Юра удовлетворенно хмыкнул:
– Так и было задумано. Я ее придирчиво выбирал. Знаешь, в Москве есть специальный рынок артистов. На маленьком пятачке собираются непризнанные, безработные актеры. Их там отыскивают провинциальные режиссеры, а то, глядишь, и какой киношник заскочит в поисках подходящей фактуры. Вот там я Лиду и откопал. Девка видная, яркая – достаточно оказалось принарядить, и уже ни у кого не возникало никаких вопросов. Действительно красивая баба. А вот смотри-ка, не сложилась актерская судьба.
Катерина ехидно поддакнула:
– Действительно. Удивительный народ эти режиссеры – и красивая, и талантливая – вон как убедительно твою жену сыграла, мне аж стыдно стало!
Сидоров ненадолго задумался, потом ответил:
– Вот это-то мне и странно. Чего она к тебе поперлась – мы же об этом не договаривались. Она всего лишь должна была один раз появиться в офисе как хозяйка, а потом на всякий случай быть под рукой. А она… странно.
– Ничего странного, – парировала Катерина. – Захотелось в реальные жены, решила избавиться от соперницы. Но зачем ты представил ее хозяйкой фирмы?

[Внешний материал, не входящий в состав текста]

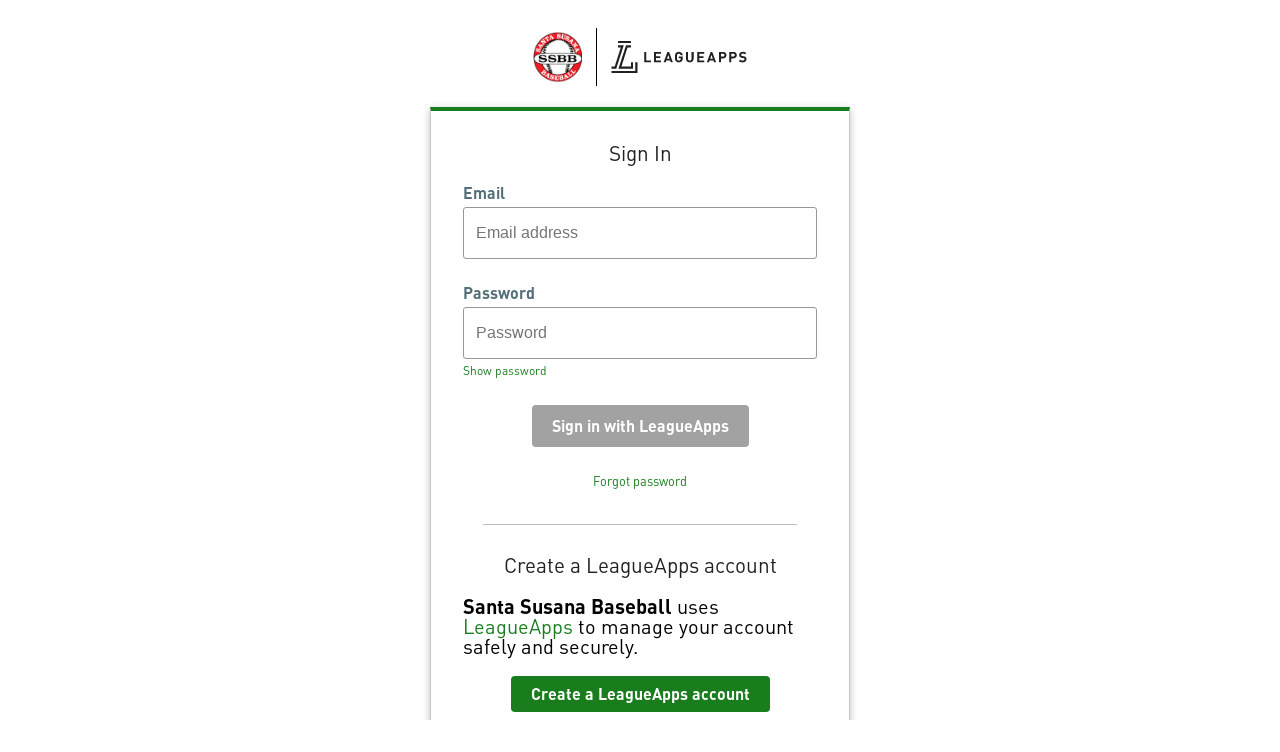

--- FILE ---
content_type: text/html;charset=UTF-8
request_url: https://accounts.leagueapps.com/login?siteId=39310
body_size: 1939
content:
<!DOCTYPE html>
<html lang="en">
<head>
    <title>LeagueApps Login</title>
    <link href="https://leagueapps.com/wp-content/uploads/2018/06/cropped-favicon-32x32.png"
          rel="icon">
    <link href="https://fonts.googleapis.com/css?family=Open+Sans:300,400,600,700&display=swap"
          rel="stylesheet">
    <link href="/res/style-d4e7549a2c513ffdd941daee60d9e9c8.css" rel="stylesheet">
    <meta name="viewport" content="width=device-width, initial-scale=1">
    <meta charset="UTF-8">
    
    
    
    
    
        <script src="/res/login-ddab49d9ac8627ecf211a44e485bef0a.js" type="module"></script>
    
</head>
<body>
<div id="alert-banner" class="warn" style="display: none;">
    <p>
        The LeagueApps platform will be offline for planned maintenance beginning August 12 at 1 a.m. EDT and concluding by August 12 at 7 a.m. EDT
    </p>
    <div id="clear-alert">
        <svg class="x-icon" width="16" height="16" viewBox="0 0 16 16" fill="none" xmlns="http://www.w3.org/2000/svg">
            <path d="M15.5288 13.2702C16.1537 13.8952 16.1537 14.9076 15.5288 15.5325C15.2188 15.845 14.8088 16 14.3989 16C13.9889 16 13.5799 15.8438 13.268 15.5313L7.99938 10.2654L2.73129 15.53C2.41881 15.845 2.00934 16 1.59988 16C1.19041 16 0.781439 15.845 0.468713 15.53C-0.156238 14.9051 -0.156238 13.8927 0.468713 13.2677L5.7383 7.99813L0.468713 2.73104C-0.156238 2.10609 -0.156238 1.09366 0.468713 0.468713C1.09366 -0.156238 2.10609 -0.156238 2.73104 0.468713L7.99938 5.7408L13.269 0.471213C13.8939 -0.153738 14.9063 -0.153738 15.5313 0.471213C16.1562 1.09616 16.1562 2.10859 15.5313 2.73354L10.2617 8.00312L15.5288 13.2702Z" fill="#131F26"/>
        </svg>
    </div>
    <script>
        (function(){
            window.onload = function() {
                const alertBanner = document.querySelector('#alert-banner');
                const clearAlert = document.querySelector('#clear-alert');
                function showAlert() {
                    alertBanner.style.display = 'flex';
                }
                function hideAlert() {
                    alertBanner.style.display = 'none';
                    window.localStorage.setItem('hideAlertAug122025', true);
                }
                clearAlert.addEventListener('mousedown', hideAlert);
                // Maintenance banner logic
                let currentDate = new Date();
                let endDate = new Date('2025-08-12T07:00:00.000-04:00'); // TZ is -4 GMT for daylight savings in EDT
                if ((window.localStorage && window.localStorage.getItem('hideAlertAug122025')) || currentDate.getTime() > endDate.getTime()) {
                    hideAlert();
                } else {
                    showAlert();
                }
            }
        })();
    </script>
</div>
<div class="content-wrapper">
  <div class="panel-container">
    <div id="loading-icon">
</div>
    <div id="logo-container">
    <div class="logo" id="site-logo"></div>
    <div class="logo" id="la-logo">
        <img src="/res/la-logo-black-761804d628f632fe79bce29fe44af7ec.svg" alt="LeagueApps Logo" />
    </div>
</div>
    <div class="panel">

    <div id="form-content">
      <h3 class="sign-in-header">Admin Sign In</h3>

      <p id="login-instructions">Sign in to the management console using your LeagueApps account.</p>

      <div class="error-params">
        
        
      </div>
      <form id="login-form" method="post" action="/login?siteId=39310"><input type="hidden" name="_csrf" value="64daedcd-403f-4686-b85b-00b62c13698d"/>
        <input name="client_id" value="" type="hidden">

        <div class="table-login">
          <div class="form-field email-field">
            <label for="username">Email</label>
            <input placeholder="Email address" required id="username" name="username" tabindex="1" type="email">
            <span class="error-message"></span>
          </div>
        </div>
        <div class="form-field password-field">
          <label for="password">Password</label>
          <input placeholder="Password" required id="password" name="password" tabindex="2" type="password" />
          <span class="toggle-password" id="toggle-password">Show password</span>
          <span class="error-message"></span>
        </div>
        <div class="form-actions">
          <input class="sign-in btn-form" id="lip-submit" tabindex="3"
                 type="submit" value="Sign in with LeagueApps" disabled="true" />
        </div>
        <a class="forgot-password" href="/send-password-reset?siteId=39310">
          Forgot password
        </a>
      </form>
      <p class="admin-info">If you are looking to sign into your personal LeagueApps account or create an account
        <a href="https://support.leagueapps.com/hc/en-us/articles/1500002189502">
        click here.
      </a></p>
    </div>
    <div id="create-account-block" style="display: none;">
      <h3>Create a LeagueApps account</h3>
      <p id="la-blurb">
    <span>This site</span> uses <a href="https://support.leagueapps.com/hc/en-us/articles/1500002189502">LeagueApps</a>
    to manage your account safely and securely.
</p>
      <div class="btn-group">
        <a id="create-account-btn" class="btn-link" href="/join?siteId=39310" role="button">Create a LeagueApps account</a>
      </div>
    </div>
  </div>
    <p class="info">
      By continuing you agree to LeagueApps <a
            href="https://leagueapps.com/terms" target="_blank">Terms of
      Service</a> and <a href="https://leagueapps.com/privacy-policy"
                         target="_blank">Privacy Policy</a>.
    </p>
    <p id="site-tos" class="info"></p>
  </div>
</div>

<script src="/res/login-ddab49d9ac8627ecf211a44e485bef0a.js" type="module"></script>
</body>
</html>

Вместо ответа Сидоров притянул ее к себе, прижал голову к груди и снова погрузил руку в Катины волосы. И ей вдруг стало на все наплевать. Да и какая, в сущности, разница, что да зачем, когда вот он, самый любимый человек на свете, единственный, желанный. Она извернулась и поцеловала его подтянутый живот. Юра чуть вздрогнул и еще сильнее прижал ее к себе. Однако Катя не унималась. Надоели разговоры, хотелось наверстать упущенное за последнюю неделю. Что там за неделю – за последние шесть лет. Нет, за всю жизнь. Она вновь поцеловала его, более настойчиво, красноречиво, тут же почувствовав реакцию его тела на ее прикосновение.

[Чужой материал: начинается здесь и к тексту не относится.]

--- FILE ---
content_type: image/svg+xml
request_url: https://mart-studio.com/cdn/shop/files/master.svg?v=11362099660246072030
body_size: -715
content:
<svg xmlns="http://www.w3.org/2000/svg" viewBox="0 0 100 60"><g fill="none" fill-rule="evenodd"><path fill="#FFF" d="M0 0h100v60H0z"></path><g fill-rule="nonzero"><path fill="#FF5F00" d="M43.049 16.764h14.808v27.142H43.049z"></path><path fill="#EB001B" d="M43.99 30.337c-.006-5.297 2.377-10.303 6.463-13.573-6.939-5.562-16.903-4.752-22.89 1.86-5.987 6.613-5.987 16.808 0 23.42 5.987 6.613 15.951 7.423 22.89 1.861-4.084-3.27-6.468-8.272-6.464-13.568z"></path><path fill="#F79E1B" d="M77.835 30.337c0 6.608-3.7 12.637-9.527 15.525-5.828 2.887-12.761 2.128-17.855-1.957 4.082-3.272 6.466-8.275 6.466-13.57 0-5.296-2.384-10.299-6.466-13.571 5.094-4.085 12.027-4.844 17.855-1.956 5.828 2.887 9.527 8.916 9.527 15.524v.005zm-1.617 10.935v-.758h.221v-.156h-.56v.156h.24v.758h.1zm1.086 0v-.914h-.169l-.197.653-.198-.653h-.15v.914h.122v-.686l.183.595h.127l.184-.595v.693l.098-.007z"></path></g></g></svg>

– Хотел отомстить, но на всякий случай… В общем, оставил сам себе лазейку, надежду. И раз уж пришлось ставить спектакль, решил заодно проверить, я ли тебе нужен или ты, как многие нынче, реагируешь лишь на материальное благополучие.

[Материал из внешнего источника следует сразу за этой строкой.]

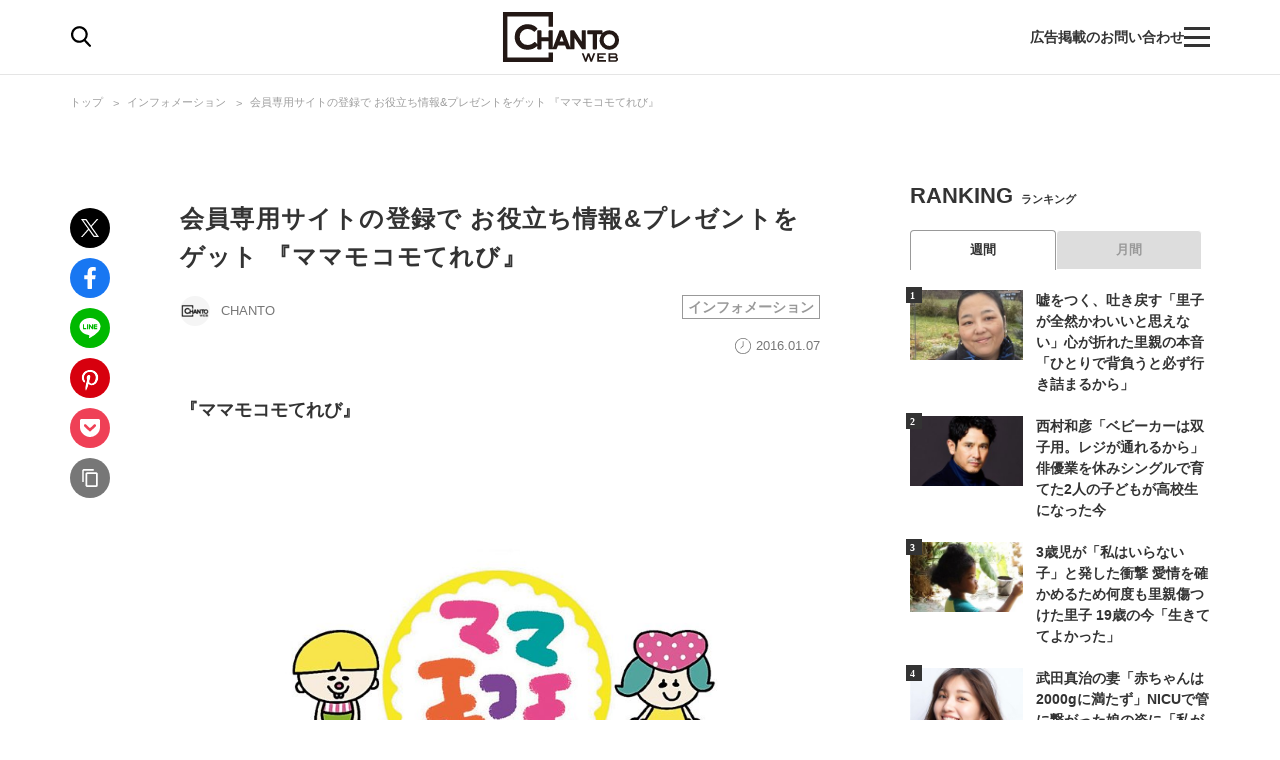

--- FILE ---
content_type: application/javascript; charset=utf-8
request_url: https://fundingchoicesmessages.google.com/f/AGSKWxUSehVROwlEUehOMTrzD1YFQFXttDHscwEVDxCSpZW1ftowxucDgvhr2hKU13u3WbD3Znte2R5tg-qmZUqGO_3tWTrn7UGI85XsrQUnYB-xD1u6LRH0C2A3og-Q-4h4tifp4MjaAuGXgqp3OEepB5faXSqyv6yCIbcF0JNTOTLzjMOqVWI3zIE-HwtF/_/ad-overlay.-486x60./iframe_chitika_/exo-force-+advertorial.
body_size: -1289
content:
window['326835cb-66d6-487b-b878-3f06a9a662a0'] = true;

--- FILE ---
content_type: application/x-javascript; charset=utf-8
request_url: https://chanto.ismcdn.jp/resources/prod/chanto/js/ajax.prod.js?202510081044
body_size: 350
content:
(function(){"use strict";var a=function(){$((function(){var a=a||{};a={init:function(){}};a.ajaxLoad={init:function(){if($(".js-ajax-container").length){var a=function(){$(t).append('<div class="u-loading"></div>');$.ajax({type:"POST",url:n,data:{ids:f,mod:s,page:l}}).done((function(a){if(""!==a){$(".u-loading").remove();$(t).append(a);o=$(t).offset().top+$(t).height()-$(window).height();l+=1;e=false;var i=jQuery(".js-link");if(i[0])i.on("click",(function(){var a=jQuery(this).attr("data-href");if(!a)a="";window.location.href=a}));lozad().observe()}else $(".u-loading").remove()})).fail((function(){$(".u-loading").remove()}))};var i=$(".js-ajax-container");var n="/list/ajax/article-list";var t=".js-ajax-container";var o=$(t).offset().top+$(t).height()-$(window).height();var e=false;var r=parseInt(i.data("total"));var d;var f=i.data("ids");var s=i.data("mod");var l=parseInt(i.data("nextpage"));$(document).on("click",".js-ajax-load",(function(){if(!e){e=true;a();$(".js-ajax-load").remove()}}));$(window).on("scroll",(function(){d=parseInt($(".js-ajax-article").length);if(0==$(".js-ajax-load").length&&r>d)if($(this).scrollTop()>=o)if(!e){e=true;a()}}));$(window).on("resize",(function(){o=$(t).offset().top+$(t).height()-$(window).height()}))}}};a.init();a.ajaxLoad.init()}))};a()})();

--- FILE ---
content_type: image/svg+xml
request_url: https://chanto.ismcdn.jp/common/images/common/header_logo.svg?rd=202510081044
body_size: 1095
content:
<svg viewBox="0 0 111.84 48.19" xmlns="http://www.w3.org/2000/svg"><g fill="#231815"><path d="m43.94 38.98v4.96h-39.69v-39.69h39.69v9.92h4.25v-14.17h-48.19v48.19h48.19v-9.21z"/><path d="m89 39.64h-1.83l-2 5.61-1.94-5.61h-1.63l-1.84 5.61-2.13-5.61h-1.76l3.21 8.36h1.45l1.88-5.56 1.94 5.56h1.42zm10.28 8.36v-1.64h-6.76v-1.83h4.28v-1.64h-4.28v-1.66h6.41v-1.59h-8.1v8.36zm11.62-2.47a2.18 2.18 0 0 0 -.36-1.19 2.24 2.24 0 0 0 -1-.81 2.27 2.27 0 0 0 .76-1.61 2.19 2.19 0 0 0 -.71-1.53 2.05 2.05 0 0 0 -1.45-.73h-6.56v8.34h6.87a2.58 2.58 0 0 0 1.75-.79 2.37 2.37 0 0 0 .66-1.68zm-2.25-3.53a1.19 1.19 0 0 1 -.18.63.54.54 0 0 1 -.49.26h-4.65v-1.61h4.51a.87.87 0 0 1 .57.21.67.67 0 0 1 .24.51zm.49 3.51a.91.91 0 0 1 -.25.65.81.81 0 0 1 -.63.28h-4.93v-1.81h4.77a2.12 2.12 0 0 1 .71.26.74.74 0 0 1 .33.62z"/><path d="m109.1 20.37a9 9 0 0 0 -6.55-2.76 9.2 9.2 0 0 0 -4.69 1.27 9 9 0 0 0 -2 1.55v-2.08a.73.73 0 0 0 -.75-.75h-13.11a.73.73 0 0 0 -.75.75v2.4a.72.72 0 0 0 .75.74h4.3a.2.2 0 0 1 .21.22v13.57a.72.72 0 0 0 .75.75h2.49a.73.73 0 0 0 .75-.75v-13.57a.2.2 0 0 1 .21-.22h4.29c-.19.26-.36.53-.53.81a9.6 9.6 0 0 0 1.43 11.36 9.37 9.37 0 0 0 13.28.08 9.15 9.15 0 0 0 2.7-6.65 9.21 9.21 0 0 0 -2.74-6.72zm-2.7 10.72a5.18 5.18 0 0 1 -3.83 1.62 5.42 5.42 0 0 1 -3.57-1.26 5.25 5.25 0 0 1 -2-4.36 5.63 5.63 0 0 1 1.64-4.09 5.44 5.44 0 0 1 7.75 0 5.88 5.88 0 0 1 0 8.05z"/><path d="m79.11 17.59h-2.45a.73.73 0 0 0 -.75.75v9.73c0 .07 0 .21-.12.25s-.17 0-.23-.13l-6.56-10.08a1.22 1.22 0 0 0 -1-.52h-2.3a.73.73 0 0 0 -.75.75v16.38l-6.31-16.51a1 1 0 0 0 -.9-.62h-2.5a1 1 0 0 0 -.9.62l-6.34 16.48v-16.21a1 1 0 0 0 -.18-.66 1 1 0 0 0 -.66-.23h-2.23a1.1 1.1 0 0 0 -.73.21.94.94 0 0 0 -.21.66v5.65a.31.31 0 0 1 0 .16.21.21 0 0 1 -.17.07h-6.55a.36.36 0 0 1 -.19-.05.3.3 0 0 1 0-.19v-5.6a1 1 0 0 0 -.19-.68.84.84 0 0 0 -.65-.23h-2.24a1.07 1.07 0 0 0 -.72.21.9.9 0 0 0 -.21.66v12.68c-.71-.8-1.68-1.85-1.83-2a.79.79 0 0 0 -.53-.26.82.82 0 0 0 -.66.3 12.66 12.66 0 0 1 -2.36 1.68 8 8 0 0 1 -4 .9 7.75 7.75 0 0 1 -5.52-2.28 7.53 7.53 0 0 1 -2.05-5.69 7.39 7.39 0 0 1 2.42-5.4 7.3 7.3 0 0 1 5.6-2 8.83 8.83 0 0 1 5.56 2.36.78.78 0 0 0 .57.27.72.72 0 0 0 .6-.25c.28-.28 1.86-2 2.06-2.2a.72.72 0 0 0 .22-.52.83.83 0 0 0 -.3-.6 10.7 10.7 0 0 0 -3-2.28 13 13 0 0 0 -5.55-1.43 13 13 0 0 0 -9.48 3.61 11.86 11.86 0 0 0 -3.46 8.29 11.95 11.95 0 0 0 12.24 12.72 13.12 13.12 0 0 0 4.93-.78 12.46 12.46 0 0 0 2.95-1.58c.64-.45 1.16-.89 1.56-1.23v2.38a1 1 0 0 0 .18.67 1 1 0 0 0 .65.23h2.22a1.07 1.07 0 0 0 .72-.21.9.9 0 0 0 .22-.66v-6.76a.26.26 0 0 1 0-.19.24.24 0 0 1 .2-.06h6.46a.27.27 0 0 1 .2.06.3.3 0 0 1 .05.2v6.69a1 1 0 0 0 .19.67.93.93 0 0 0 .65.23h6.09a1 1 0 0 0 .91-.62l1.1-2.79a.44.44 0 0 1 .41-.28h6.34a.47.47 0 0 1 .4.28l1.06 2.79a1 1 0 0 0 .91.6h6.14a.73.73 0 0 0 .75-.75v-9.65c0-.09 0-.21.12-.25s.23.09.26.15 6.51 10 6.51 10a1.24 1.24 0 0 0 1 .52h2.32a.73.73 0 0 0 .75-.75v-16.93a.72.72 0 0 0 -.75-.75zm-20.73 10.8a.22.22 0 0 1 -.19.09h-3.34a.27.27 0 0 1 -.22-.07c-.07-.09 0-.26 0-.26l1.69-4.35a.21.21 0 0 1 .18-.14c.12 0 .18.14.18.14l1.68 4.36s.07.14 0 .23z"/></g></svg>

Катерина оторвалась от него на мгновение, посмотрела полным недоумения взглядом, сказала обиженно:
– Господи, какой же ты дурак, Сидоров! О чем ты вообще думал?!
– О том, будешь ли ты Сидоровой Козой?
– Буду, – не раздумывая, ответила Катя. И повторила, чтоб развеять у него последние сомнения. – Буду.
Юра улыбнулся:
– А я бы и на Панелопину согласился.
Катя шутливо шлепнула его ладонью по животу и возмутилась:
– Так нечестно! Тогда я останусь Панелопиной.
– Не-а, – Сидоров упрямо покачал головой и улыбнулся. – Не выйдет. Это мы уже проходили. Быть тебе, Катька, Сидоровой Козой. Не отвертишься – тебе это на роду написано. Не зря ж тебя Катериной Захаровной назвали – с малолетства мне в мужья готовили.
Спорить Катя не рискнула. В конце концов, не такая уж страшная перспектива стать сидоровой козой. Главное, что Сидоровой, все остальное – такие мелочи. Она улыбнулась и с головой укрылась одеялом.